The bottom line is that splitter makes it really easy to only extract certain lines from your files. It also has the following features so that you can:

  • Select any range that you like; whether infinite or fixed.
  • Select infinite ranges.
  • Invert your selection so that you get all of the lines that you did NOT specify.
  • You can get the line numbers printed out with the lines in the file.
  • Lines are printed out when they are ready. Meaning that you can use splitter on a logfile in the same way that you can use ‘tail -f’.

I have tried to make it a highly useful and focussed tool to get certain lines from files using an easy to understand format to specify which lines that you want. For more detailed information you should check out the README file on BitBucket. It is perhaps the most comprehensive and up to date resource on the way to use the splitter tool.

Extra: Range code huh? That sounds useful.

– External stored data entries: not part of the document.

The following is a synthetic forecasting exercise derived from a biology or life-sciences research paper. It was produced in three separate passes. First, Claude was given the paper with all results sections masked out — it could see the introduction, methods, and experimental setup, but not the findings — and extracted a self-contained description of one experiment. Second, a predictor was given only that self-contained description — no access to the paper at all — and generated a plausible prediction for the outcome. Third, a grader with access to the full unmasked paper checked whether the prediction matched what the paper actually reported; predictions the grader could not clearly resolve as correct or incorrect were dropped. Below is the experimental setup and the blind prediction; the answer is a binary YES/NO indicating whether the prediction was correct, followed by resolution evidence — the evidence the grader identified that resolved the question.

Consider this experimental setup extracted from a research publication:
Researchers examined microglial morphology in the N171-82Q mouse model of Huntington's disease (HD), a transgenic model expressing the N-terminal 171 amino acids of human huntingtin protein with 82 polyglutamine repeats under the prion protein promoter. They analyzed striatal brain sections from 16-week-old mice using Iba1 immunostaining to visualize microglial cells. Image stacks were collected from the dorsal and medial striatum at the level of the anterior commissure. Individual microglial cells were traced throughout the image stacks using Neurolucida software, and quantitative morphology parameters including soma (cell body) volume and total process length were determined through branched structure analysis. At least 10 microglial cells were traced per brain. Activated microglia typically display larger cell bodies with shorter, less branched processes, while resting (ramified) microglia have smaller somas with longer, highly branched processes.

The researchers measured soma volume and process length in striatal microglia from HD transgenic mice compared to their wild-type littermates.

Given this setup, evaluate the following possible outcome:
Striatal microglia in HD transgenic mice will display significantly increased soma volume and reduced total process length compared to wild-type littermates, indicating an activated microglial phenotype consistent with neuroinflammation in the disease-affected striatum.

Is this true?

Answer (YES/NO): NO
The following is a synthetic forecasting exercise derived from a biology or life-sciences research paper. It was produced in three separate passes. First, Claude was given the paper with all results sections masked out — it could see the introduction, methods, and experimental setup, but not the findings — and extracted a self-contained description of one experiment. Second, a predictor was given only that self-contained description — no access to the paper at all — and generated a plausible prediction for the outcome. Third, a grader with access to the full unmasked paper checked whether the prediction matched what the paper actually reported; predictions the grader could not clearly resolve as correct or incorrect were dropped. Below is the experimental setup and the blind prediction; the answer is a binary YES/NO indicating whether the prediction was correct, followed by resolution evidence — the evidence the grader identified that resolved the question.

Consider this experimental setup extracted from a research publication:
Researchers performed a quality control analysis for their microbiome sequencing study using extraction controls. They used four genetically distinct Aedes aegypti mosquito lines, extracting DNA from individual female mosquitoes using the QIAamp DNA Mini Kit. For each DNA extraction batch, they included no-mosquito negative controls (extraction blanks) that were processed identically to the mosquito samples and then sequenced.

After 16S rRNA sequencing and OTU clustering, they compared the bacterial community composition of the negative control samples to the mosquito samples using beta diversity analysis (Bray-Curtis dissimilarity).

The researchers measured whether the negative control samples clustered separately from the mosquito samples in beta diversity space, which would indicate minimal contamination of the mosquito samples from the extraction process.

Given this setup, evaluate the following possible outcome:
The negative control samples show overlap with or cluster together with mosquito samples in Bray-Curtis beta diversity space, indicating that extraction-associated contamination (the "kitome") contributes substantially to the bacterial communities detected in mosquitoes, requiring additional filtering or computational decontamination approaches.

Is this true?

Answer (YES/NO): NO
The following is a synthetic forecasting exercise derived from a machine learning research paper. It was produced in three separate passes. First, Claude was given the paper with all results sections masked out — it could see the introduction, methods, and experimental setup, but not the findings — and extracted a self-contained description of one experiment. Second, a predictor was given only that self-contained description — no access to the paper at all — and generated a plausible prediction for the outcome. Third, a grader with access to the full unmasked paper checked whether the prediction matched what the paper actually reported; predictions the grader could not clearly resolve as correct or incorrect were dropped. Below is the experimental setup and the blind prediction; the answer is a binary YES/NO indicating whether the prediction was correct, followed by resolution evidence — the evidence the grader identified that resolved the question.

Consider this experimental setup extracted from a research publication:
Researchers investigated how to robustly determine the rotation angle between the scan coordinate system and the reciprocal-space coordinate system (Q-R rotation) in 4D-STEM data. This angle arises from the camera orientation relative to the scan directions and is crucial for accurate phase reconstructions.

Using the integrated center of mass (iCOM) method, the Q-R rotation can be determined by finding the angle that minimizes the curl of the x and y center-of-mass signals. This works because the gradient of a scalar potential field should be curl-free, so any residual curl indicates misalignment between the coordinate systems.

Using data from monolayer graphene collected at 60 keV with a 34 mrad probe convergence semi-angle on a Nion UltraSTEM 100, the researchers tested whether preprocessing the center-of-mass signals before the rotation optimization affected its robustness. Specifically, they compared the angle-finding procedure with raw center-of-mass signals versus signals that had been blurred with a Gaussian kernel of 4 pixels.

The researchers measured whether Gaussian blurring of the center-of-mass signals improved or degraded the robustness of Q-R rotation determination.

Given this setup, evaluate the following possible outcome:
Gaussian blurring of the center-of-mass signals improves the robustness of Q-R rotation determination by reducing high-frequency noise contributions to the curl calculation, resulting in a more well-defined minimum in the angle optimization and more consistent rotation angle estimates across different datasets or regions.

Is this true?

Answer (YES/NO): YES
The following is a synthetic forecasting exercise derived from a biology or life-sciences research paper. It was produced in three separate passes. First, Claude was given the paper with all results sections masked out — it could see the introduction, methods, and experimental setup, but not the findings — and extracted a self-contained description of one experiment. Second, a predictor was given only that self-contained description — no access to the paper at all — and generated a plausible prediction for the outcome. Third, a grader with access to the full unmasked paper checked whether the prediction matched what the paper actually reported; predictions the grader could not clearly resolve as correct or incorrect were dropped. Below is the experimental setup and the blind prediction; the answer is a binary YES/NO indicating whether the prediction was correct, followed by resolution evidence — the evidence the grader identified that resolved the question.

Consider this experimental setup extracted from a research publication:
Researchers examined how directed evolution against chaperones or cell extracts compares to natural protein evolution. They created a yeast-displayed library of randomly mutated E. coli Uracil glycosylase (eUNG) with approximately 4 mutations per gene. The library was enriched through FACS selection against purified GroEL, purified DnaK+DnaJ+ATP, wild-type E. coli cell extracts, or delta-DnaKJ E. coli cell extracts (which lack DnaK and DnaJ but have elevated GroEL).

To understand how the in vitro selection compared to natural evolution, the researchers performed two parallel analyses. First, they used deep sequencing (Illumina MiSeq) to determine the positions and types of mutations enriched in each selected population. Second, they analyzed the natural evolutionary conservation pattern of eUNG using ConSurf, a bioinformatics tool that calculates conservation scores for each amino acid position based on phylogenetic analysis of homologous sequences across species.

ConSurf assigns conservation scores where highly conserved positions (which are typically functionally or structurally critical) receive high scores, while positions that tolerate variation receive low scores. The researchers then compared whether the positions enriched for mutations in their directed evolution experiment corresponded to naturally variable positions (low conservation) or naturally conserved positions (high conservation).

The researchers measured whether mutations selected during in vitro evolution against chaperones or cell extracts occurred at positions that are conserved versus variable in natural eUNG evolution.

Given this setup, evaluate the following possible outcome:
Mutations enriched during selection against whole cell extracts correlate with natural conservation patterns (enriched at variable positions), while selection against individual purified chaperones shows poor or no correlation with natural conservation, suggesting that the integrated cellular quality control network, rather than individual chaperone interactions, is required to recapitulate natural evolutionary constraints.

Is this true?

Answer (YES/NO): NO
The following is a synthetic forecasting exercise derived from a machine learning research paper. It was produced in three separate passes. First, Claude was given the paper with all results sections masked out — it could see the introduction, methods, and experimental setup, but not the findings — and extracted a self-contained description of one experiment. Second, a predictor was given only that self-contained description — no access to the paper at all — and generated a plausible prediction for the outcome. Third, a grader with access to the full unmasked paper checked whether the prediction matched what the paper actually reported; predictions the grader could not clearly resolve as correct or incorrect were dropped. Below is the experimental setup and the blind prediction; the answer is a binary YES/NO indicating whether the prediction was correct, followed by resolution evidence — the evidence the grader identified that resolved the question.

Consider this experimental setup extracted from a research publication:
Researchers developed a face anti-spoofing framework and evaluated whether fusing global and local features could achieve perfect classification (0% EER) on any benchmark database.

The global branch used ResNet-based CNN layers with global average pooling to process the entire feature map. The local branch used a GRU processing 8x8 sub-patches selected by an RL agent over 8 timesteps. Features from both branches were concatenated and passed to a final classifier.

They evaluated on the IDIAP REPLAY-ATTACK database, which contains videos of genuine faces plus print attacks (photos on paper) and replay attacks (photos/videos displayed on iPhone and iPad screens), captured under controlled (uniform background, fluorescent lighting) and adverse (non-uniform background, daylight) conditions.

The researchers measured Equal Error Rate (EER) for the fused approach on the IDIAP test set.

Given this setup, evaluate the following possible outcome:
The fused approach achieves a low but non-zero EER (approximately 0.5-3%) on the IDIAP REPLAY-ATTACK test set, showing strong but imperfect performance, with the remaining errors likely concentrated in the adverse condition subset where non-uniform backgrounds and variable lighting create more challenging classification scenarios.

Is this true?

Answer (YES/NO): NO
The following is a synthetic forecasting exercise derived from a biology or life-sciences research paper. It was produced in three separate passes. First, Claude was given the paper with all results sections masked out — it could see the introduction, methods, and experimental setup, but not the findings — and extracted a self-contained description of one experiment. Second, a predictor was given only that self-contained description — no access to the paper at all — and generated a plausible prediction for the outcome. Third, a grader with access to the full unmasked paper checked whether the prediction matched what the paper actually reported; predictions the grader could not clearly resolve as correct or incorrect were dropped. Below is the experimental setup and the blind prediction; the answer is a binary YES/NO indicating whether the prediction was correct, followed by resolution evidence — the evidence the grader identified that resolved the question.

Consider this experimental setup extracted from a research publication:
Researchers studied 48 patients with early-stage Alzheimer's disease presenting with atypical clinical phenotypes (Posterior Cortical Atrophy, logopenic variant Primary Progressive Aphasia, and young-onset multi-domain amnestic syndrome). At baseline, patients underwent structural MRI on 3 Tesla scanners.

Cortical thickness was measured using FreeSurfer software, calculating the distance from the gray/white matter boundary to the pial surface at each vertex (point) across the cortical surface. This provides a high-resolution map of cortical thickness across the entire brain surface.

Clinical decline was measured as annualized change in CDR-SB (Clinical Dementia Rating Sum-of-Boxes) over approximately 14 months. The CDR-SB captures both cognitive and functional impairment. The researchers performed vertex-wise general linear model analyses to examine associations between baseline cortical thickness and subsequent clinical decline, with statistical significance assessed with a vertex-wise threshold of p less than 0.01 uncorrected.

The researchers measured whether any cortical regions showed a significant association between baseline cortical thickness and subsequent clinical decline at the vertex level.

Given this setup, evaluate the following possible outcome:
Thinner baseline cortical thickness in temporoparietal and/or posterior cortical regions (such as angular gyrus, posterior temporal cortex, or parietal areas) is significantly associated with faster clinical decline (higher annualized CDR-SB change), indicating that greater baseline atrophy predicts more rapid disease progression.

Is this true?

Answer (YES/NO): YES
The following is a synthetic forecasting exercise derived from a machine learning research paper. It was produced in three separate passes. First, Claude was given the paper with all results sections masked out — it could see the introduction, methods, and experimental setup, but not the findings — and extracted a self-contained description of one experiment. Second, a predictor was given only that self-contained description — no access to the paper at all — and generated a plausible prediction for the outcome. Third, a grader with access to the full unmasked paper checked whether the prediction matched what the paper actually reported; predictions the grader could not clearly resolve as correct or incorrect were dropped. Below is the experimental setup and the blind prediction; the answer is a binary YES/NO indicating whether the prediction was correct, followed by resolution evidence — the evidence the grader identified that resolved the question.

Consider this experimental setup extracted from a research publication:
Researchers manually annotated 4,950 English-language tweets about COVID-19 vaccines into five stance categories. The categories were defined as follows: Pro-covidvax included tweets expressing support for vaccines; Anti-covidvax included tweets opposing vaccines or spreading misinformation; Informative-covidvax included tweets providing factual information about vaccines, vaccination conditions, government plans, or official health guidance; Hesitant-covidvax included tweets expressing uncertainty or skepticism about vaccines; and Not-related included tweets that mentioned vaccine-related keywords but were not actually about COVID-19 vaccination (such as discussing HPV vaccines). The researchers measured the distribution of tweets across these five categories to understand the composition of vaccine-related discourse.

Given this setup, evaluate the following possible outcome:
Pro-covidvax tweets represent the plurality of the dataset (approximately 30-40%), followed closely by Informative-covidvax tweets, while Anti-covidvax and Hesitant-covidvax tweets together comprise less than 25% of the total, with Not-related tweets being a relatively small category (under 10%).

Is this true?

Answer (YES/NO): NO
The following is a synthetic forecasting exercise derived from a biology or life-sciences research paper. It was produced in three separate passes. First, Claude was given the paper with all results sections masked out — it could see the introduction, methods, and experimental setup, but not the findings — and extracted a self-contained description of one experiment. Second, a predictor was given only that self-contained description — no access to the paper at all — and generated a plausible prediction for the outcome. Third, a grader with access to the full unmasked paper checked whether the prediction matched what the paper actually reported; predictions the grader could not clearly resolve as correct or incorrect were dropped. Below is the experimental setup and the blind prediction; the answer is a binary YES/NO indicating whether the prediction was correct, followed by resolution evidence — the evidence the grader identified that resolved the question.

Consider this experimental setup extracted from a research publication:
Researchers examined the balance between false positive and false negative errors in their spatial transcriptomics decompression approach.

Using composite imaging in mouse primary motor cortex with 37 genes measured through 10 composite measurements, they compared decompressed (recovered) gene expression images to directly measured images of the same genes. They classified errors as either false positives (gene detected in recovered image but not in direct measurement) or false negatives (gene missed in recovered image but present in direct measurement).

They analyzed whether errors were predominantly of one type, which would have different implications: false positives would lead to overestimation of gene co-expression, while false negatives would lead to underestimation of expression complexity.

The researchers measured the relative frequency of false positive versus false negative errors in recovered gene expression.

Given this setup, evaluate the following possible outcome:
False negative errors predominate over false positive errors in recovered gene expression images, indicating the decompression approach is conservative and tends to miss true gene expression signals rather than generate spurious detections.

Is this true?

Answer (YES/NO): NO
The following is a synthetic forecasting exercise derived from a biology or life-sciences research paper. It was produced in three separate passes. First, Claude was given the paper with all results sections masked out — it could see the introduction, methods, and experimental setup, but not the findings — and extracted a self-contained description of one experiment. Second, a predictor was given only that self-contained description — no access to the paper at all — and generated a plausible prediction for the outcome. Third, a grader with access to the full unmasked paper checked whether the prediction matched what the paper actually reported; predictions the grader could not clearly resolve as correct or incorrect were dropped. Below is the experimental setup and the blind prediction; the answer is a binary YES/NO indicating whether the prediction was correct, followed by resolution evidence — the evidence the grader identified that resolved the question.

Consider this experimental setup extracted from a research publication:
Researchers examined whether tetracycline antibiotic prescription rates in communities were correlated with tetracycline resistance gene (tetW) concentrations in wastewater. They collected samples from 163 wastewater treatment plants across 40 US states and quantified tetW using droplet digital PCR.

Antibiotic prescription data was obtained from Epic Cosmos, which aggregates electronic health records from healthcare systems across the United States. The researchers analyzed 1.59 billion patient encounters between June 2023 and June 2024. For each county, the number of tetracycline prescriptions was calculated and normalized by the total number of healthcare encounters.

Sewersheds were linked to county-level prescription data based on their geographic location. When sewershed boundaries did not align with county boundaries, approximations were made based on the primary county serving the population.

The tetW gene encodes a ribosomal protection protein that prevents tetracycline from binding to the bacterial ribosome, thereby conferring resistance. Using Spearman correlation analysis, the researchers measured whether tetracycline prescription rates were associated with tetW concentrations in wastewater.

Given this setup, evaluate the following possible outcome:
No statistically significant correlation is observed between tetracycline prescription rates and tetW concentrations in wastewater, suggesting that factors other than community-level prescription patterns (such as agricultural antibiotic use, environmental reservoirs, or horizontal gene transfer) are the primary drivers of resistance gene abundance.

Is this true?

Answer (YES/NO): YES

While I was writing this I did indeed look around for Range libraries that would meet my criteria. I discovered the following:

  • ranges
    A nice looking package that has been marked as Obsolete by the Author. I did not want to have to be stuck on an obsolete version of code that would not be updated. Also, this library cannot handle infinite ranges.
  • Ranged-set
    T
    his is a nice library and it makes good use of Haskell classes but it does not support infinite ranges either and thus was not suitable for this project

So, getting excited and wanting to start from scratch, I wrote my own library called: range. That I have now placed on Hackage. Please feel free to use it for your own purposes and I will happily accept pull requests on that work.